▸ **Information supplied**
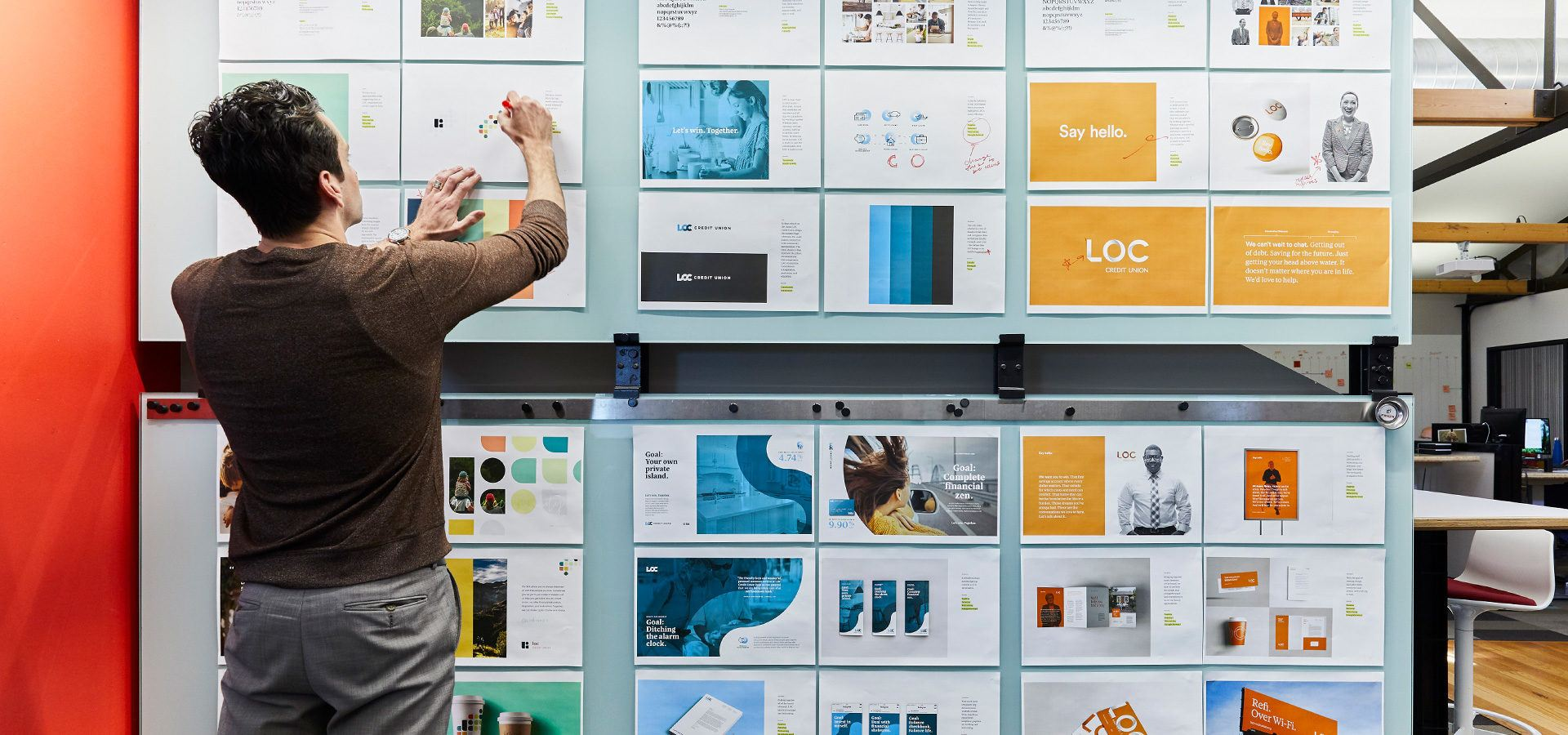 Creative director marking up creative for brand updates and graphic design.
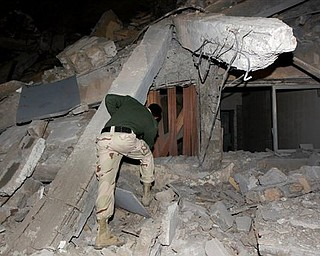 A Libyan soldier surveys the damage to an administrative building hit by a missile late Sunday, March 20, 2011 in the heart of Moammar Gadhafi's Bab Al Azizia compound in Tripoli, Libya, as he is pictured during an organized trip by the Libyan authorities. No casualties were reported.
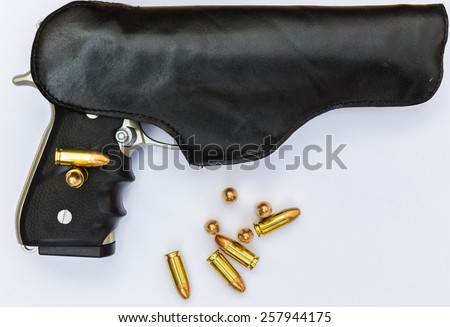 9 mm pistol ammunition the backdrop is a white paper - stock photo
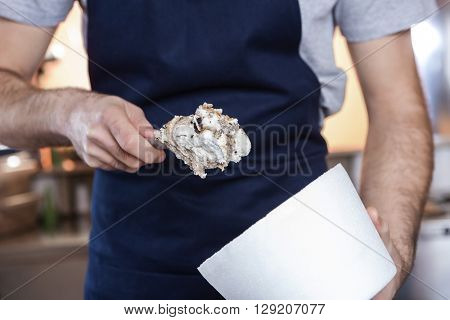 Waiter Putting Butterscotch Ice Cream In Cup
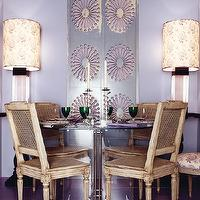 House Beautiful - dining rooms - Benjamin Moore - Spring Iris - lavender paint, lavender walls, lavender paint color, lavender dining room, purple dining room, modern dining table, lucite table, lucite dining table, french chairs, cane chairs, french cane chairs, purple floor,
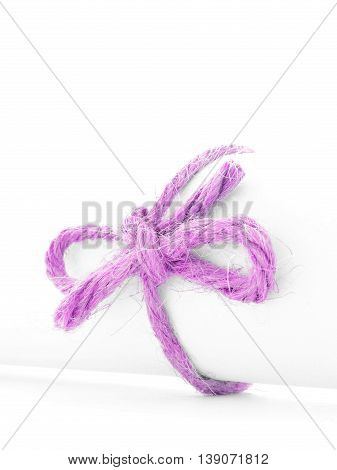 Handmade pink cord bow tied on white paper scroll, isolated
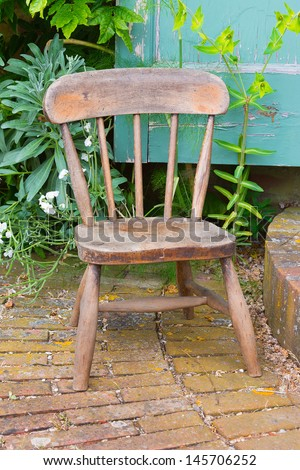 Old wooden chair propping open a door in a garden - stock photo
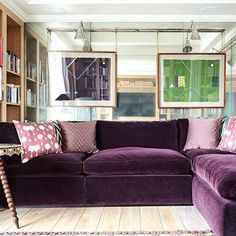 Love the purple velvet couch!  See all our stylish living room design ideas on HOUSE by House & Garden, including this television room in a London flat designed by Adam Bray, which features a purple mohair velvet sofa.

▸ **Directions**
Leaving all pictures aside, print exactly the lines from the one that contains "Handmade pink cord" through the last line of the data above, inclusive.

▸ **Written answer**
 Handmade pink cord bow tied on white paper scroll, isolated
 Old wooden chair propping open a door in a garden - stock photo
 Love the purple velvet couch!  See all our stylish living room design ideas on HOUSE by House & Garden, including this television room in a London flat designed by Adam Bray, which features a purple mohair velvet sofa.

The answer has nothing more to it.